───── PASSAGE PROVIDED ─────

Skip to main content

Design-Based Survey Analysis

One of the persisting problems for secondary analysis-based researchers is generating a statistical model from data that is generalizable only to a fixed population (Lumley, 2010). A key difference between creating statistical inferences towards similar populations and estimating the results of a sample towards a fixed population is using several preemptive steps to guarantee that design-based sampling is replicated. Bell, Onwuegbuzie, Ferron, Jiao and Kromey (2012) have reported on the lack of clarity in remaining faithful to survey designs
"Case Damascus Barlow Knife" by Michael E. Cumpston CC-BY-SA 3.0

by many investigators relying on large survey data covering adolescent health. However, reporting on international survey data suffers from the same issues, as sampling weights are not included in investigatory analysis, or they are not discussed thoroughly in methodology sections of investigation reports. While the rationales for incomplete discussions are not definitively concluded upon, a heuristic may be formed that the process of not including design-based anti-bias mechanisms is owing to the mystery behind how these mechanisms work, the nature of survey design itself, and statistical packages that can help.
Two of the most common ways of remaining faithful to survey design is to use and report on survey clusters and sampling weights. The former approach, with survey clusters or primary sampling units (PSUs), can be slightly overwhelming to the novice secondary data researcher, especially when importing data from several .sav files into R. The daunting process of gathering separate data files into one data frame can take several lines of code, if the analyst is not using a specialty package like ‘intsvy’ to choose appropriate variables and concatenate them into a workable data frame (Caro & Biecek, 2017). Sometimes data sets do not provide PSUs, and it can be especially difficult to program computers to apply the appropriate calculus behind the scenes so that a well-formed estimate of the population parameters can be achieved. A function with a survey ‘weights’ argument will allow the statistical programmer to place the correct variable in the appropriate slot. However, finding an R package with a weight slot and the ability to perform bootstrapping or jackknife procedures can be challenging.
Using the R programming language for analysis of secondary data can be deceptively simple in solving the issue of survey replication, especially when running a linear model in R using the base lm() function. The assumption of assigning a set variable to the ‘weights’ argument will not intuitively work the way in which one would expect and can get the programmer in trouble. A few R packages (‘EdSurvey’, and ‘intsvy’) will take on a weights argument.

───── RECORDS SHOWN ─────

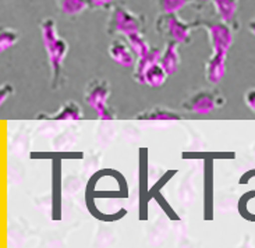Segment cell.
Masks as SVG:
<instances>
[{
	"mask_svg": "<svg viewBox=\"0 0 255 248\" xmlns=\"http://www.w3.org/2000/svg\"><path fill=\"white\" fill-rule=\"evenodd\" d=\"M116 0H88L91 7H95V8H102V7H108L113 4Z\"/></svg>",
	"mask_w": 255,
	"mask_h": 248,
	"instance_id": "5",
	"label": "cell"
},
{
	"mask_svg": "<svg viewBox=\"0 0 255 248\" xmlns=\"http://www.w3.org/2000/svg\"><path fill=\"white\" fill-rule=\"evenodd\" d=\"M201 1H208V0H201Z\"/></svg>",
	"mask_w": 255,
	"mask_h": 248,
	"instance_id": "6",
	"label": "cell"
},
{
	"mask_svg": "<svg viewBox=\"0 0 255 248\" xmlns=\"http://www.w3.org/2000/svg\"><path fill=\"white\" fill-rule=\"evenodd\" d=\"M112 25L115 27V29L119 31H126V32H130V31H135L139 27V21L135 15H132L128 13L127 10L119 7L113 11L112 15Z\"/></svg>",
	"mask_w": 255,
	"mask_h": 248,
	"instance_id": "1",
	"label": "cell"
},
{
	"mask_svg": "<svg viewBox=\"0 0 255 248\" xmlns=\"http://www.w3.org/2000/svg\"><path fill=\"white\" fill-rule=\"evenodd\" d=\"M216 11L223 20L230 21L237 11V0H214Z\"/></svg>",
	"mask_w": 255,
	"mask_h": 248,
	"instance_id": "2",
	"label": "cell"
},
{
	"mask_svg": "<svg viewBox=\"0 0 255 248\" xmlns=\"http://www.w3.org/2000/svg\"><path fill=\"white\" fill-rule=\"evenodd\" d=\"M187 1L188 0H159V6L165 13L170 14L186 6Z\"/></svg>",
	"mask_w": 255,
	"mask_h": 248,
	"instance_id": "4",
	"label": "cell"
},
{
	"mask_svg": "<svg viewBox=\"0 0 255 248\" xmlns=\"http://www.w3.org/2000/svg\"><path fill=\"white\" fill-rule=\"evenodd\" d=\"M57 4L66 14H78L90 6L88 0H57Z\"/></svg>",
	"mask_w": 255,
	"mask_h": 248,
	"instance_id": "3",
	"label": "cell"
}]
</instances>
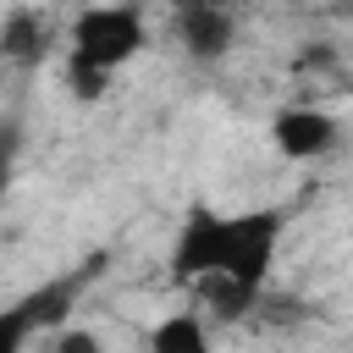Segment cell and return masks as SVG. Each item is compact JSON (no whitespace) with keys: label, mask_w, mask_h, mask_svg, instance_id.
Here are the masks:
<instances>
[{"label":"cell","mask_w":353,"mask_h":353,"mask_svg":"<svg viewBox=\"0 0 353 353\" xmlns=\"http://www.w3.org/2000/svg\"><path fill=\"white\" fill-rule=\"evenodd\" d=\"M11 154H17V127L0 132V193H6V182H11Z\"/></svg>","instance_id":"ba28073f"},{"label":"cell","mask_w":353,"mask_h":353,"mask_svg":"<svg viewBox=\"0 0 353 353\" xmlns=\"http://www.w3.org/2000/svg\"><path fill=\"white\" fill-rule=\"evenodd\" d=\"M143 44H149V22L132 0L83 6L66 28V88L77 99H105L116 72L138 61Z\"/></svg>","instance_id":"7a4b0ae2"},{"label":"cell","mask_w":353,"mask_h":353,"mask_svg":"<svg viewBox=\"0 0 353 353\" xmlns=\"http://www.w3.org/2000/svg\"><path fill=\"white\" fill-rule=\"evenodd\" d=\"M149 347H154V353H204V347H210V331H204L199 309H171V314L149 331Z\"/></svg>","instance_id":"8992f818"},{"label":"cell","mask_w":353,"mask_h":353,"mask_svg":"<svg viewBox=\"0 0 353 353\" xmlns=\"http://www.w3.org/2000/svg\"><path fill=\"white\" fill-rule=\"evenodd\" d=\"M44 39H50V22L39 11H11L0 22V55H11V61H39Z\"/></svg>","instance_id":"52a82bcc"},{"label":"cell","mask_w":353,"mask_h":353,"mask_svg":"<svg viewBox=\"0 0 353 353\" xmlns=\"http://www.w3.org/2000/svg\"><path fill=\"white\" fill-rule=\"evenodd\" d=\"M88 276H94V265H83V270H72V276H55V281L22 292L11 309H0V353H17V347H28V342L50 336V331L72 314L77 287H83Z\"/></svg>","instance_id":"3957f363"},{"label":"cell","mask_w":353,"mask_h":353,"mask_svg":"<svg viewBox=\"0 0 353 353\" xmlns=\"http://www.w3.org/2000/svg\"><path fill=\"white\" fill-rule=\"evenodd\" d=\"M270 143H276V154L309 165V160H325L342 143V121L320 105H287V110L270 116Z\"/></svg>","instance_id":"277c9868"},{"label":"cell","mask_w":353,"mask_h":353,"mask_svg":"<svg viewBox=\"0 0 353 353\" xmlns=\"http://www.w3.org/2000/svg\"><path fill=\"white\" fill-rule=\"evenodd\" d=\"M176 39L193 61H221L237 39V17L226 0H176Z\"/></svg>","instance_id":"5b68a950"},{"label":"cell","mask_w":353,"mask_h":353,"mask_svg":"<svg viewBox=\"0 0 353 353\" xmlns=\"http://www.w3.org/2000/svg\"><path fill=\"white\" fill-rule=\"evenodd\" d=\"M287 215L281 210H243V215H221L210 204H193L176 243H171V276L188 281L210 314L237 320L243 309H254V298L265 292V276L276 265Z\"/></svg>","instance_id":"6da1fadb"}]
</instances>
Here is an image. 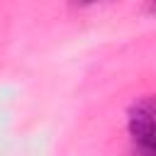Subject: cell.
Instances as JSON below:
<instances>
[{"label":"cell","mask_w":156,"mask_h":156,"mask_svg":"<svg viewBox=\"0 0 156 156\" xmlns=\"http://www.w3.org/2000/svg\"><path fill=\"white\" fill-rule=\"evenodd\" d=\"M76 2H80V5H90V2H98V0H76Z\"/></svg>","instance_id":"3957f363"},{"label":"cell","mask_w":156,"mask_h":156,"mask_svg":"<svg viewBox=\"0 0 156 156\" xmlns=\"http://www.w3.org/2000/svg\"><path fill=\"white\" fill-rule=\"evenodd\" d=\"M146 10L149 12H156V0H146Z\"/></svg>","instance_id":"7a4b0ae2"},{"label":"cell","mask_w":156,"mask_h":156,"mask_svg":"<svg viewBox=\"0 0 156 156\" xmlns=\"http://www.w3.org/2000/svg\"><path fill=\"white\" fill-rule=\"evenodd\" d=\"M132 156H156V95H144L127 112Z\"/></svg>","instance_id":"6da1fadb"}]
</instances>
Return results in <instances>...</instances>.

─────

PROBLEM TO SOLVE ::
Please print the passage on design-based survey analysis word for word, from "Using the R" up to and including "a weights argument.". You won't need the records for this.

SOLUTION FOR THIS EXERCISE ::
Using the R programming language for analysis of secondary data can be deceptively simple in solving the issue of survey replication, especially when running a linear model in R using the base lm() function. The assumption of assigning a set variable to the ‘weights’ argument will not intuitively work the way in which one would expect and can get the programmer in trouble. A few R packages (‘EdSurvey’, and ‘intsvy’) will take on a weights argument.